Even as the U.S. Supreme Court essentially upheld the entire health reform law, the medical device industry renewed its commitment to overturning one of its major elements: a 2.3% excise tax.
The tax would have essentially been negated if the Supreme Court overturned the law, but the 5-4 decision leaves the revenue measure in place.
Minutes after the ruling, AdvaMed president and CEO Stephen Ubl issued a statement that reiterated support the device industry's major trade group continues to have for the "goals of [healthcare] reform." But the device tax is expected to raise about $30 billion from the industry over a decade to help fund some of the law's major provisions. And Ubl said the tax must still be repealed "because of its damaging effects on economic competitiveness, jobs and the research and development needed to find [tomorrow's] treatments and cures."
He noted that the House has already voted to repeal the tax, and that AdvaMed plans to keep pushing for its removal "with policymakers on both sides of the aisle," before it goes into effect in January.

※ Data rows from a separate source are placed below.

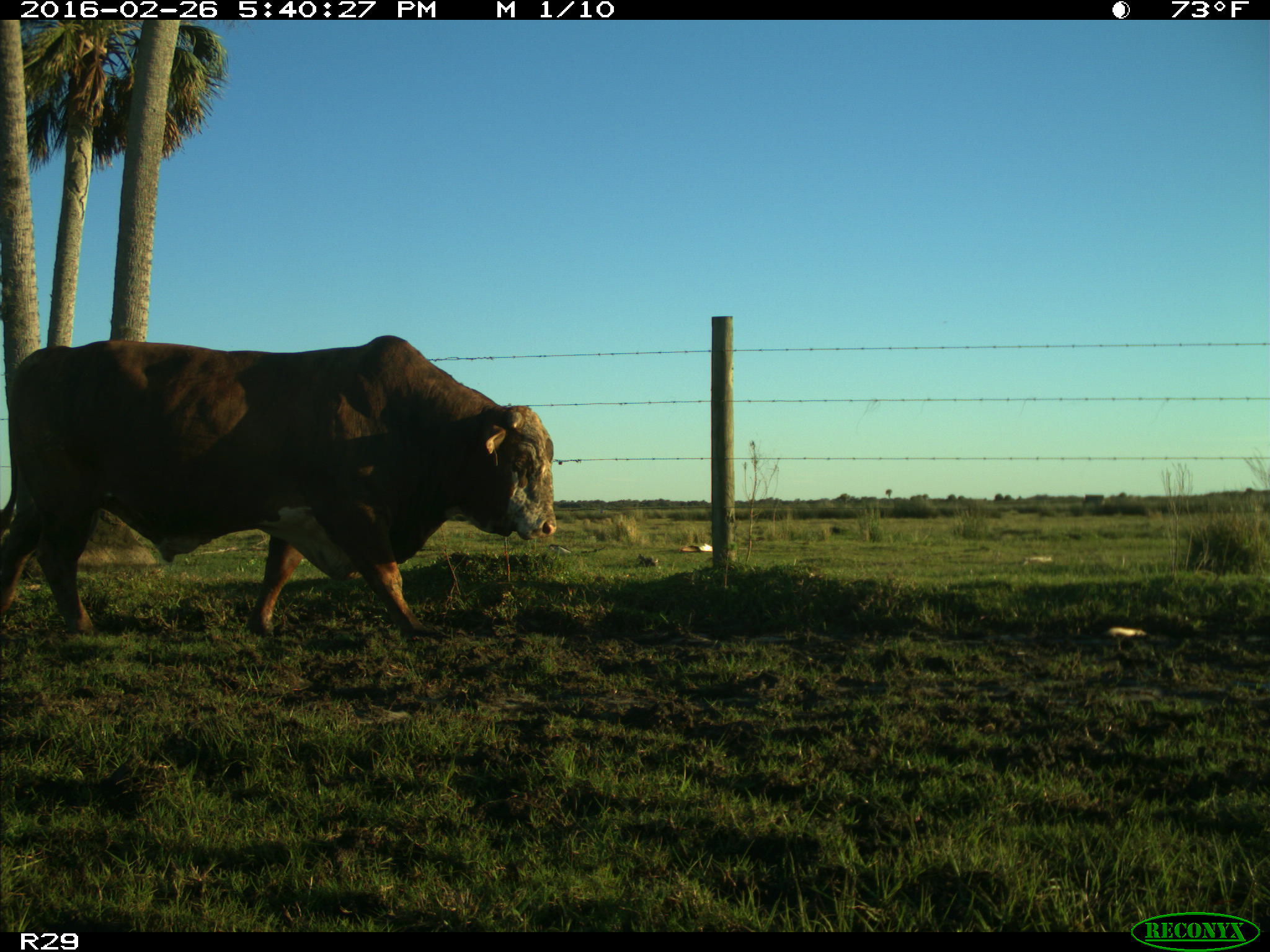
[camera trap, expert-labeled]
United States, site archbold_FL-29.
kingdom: Animalia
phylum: Chordata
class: Mammalia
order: Artiodactyla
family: Bovidae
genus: Bos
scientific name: Bos taurus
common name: domestic cow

Thomas Sommer, president of the Massachusetts Medical Device Industry Council, or MassMEDIC, gave FierceMedicalDevices a similar response. His group continues to support "the overall goals of healthcare reform," but wants the tax gone because of its potential impact on "patient and caregiver access to new medical technologies," its impact on jobs and the harm it could cause to "sustained R&D activities at our companies."
Hitting that point home, Stryker ($STK) announced it had already begun plans to close two New York facilities and eliminate 107 jobs by year-end. The company said the job cuts/closures are in direct connection to the 2.3% tax and Stryker is cutting costs to make up for the extra expense. Zimmer has also said it will slash jobs as a result, and Boston Scientific ($BSX) and Medtronic ($MDT) each predict tens of millions of dollars in extra expense.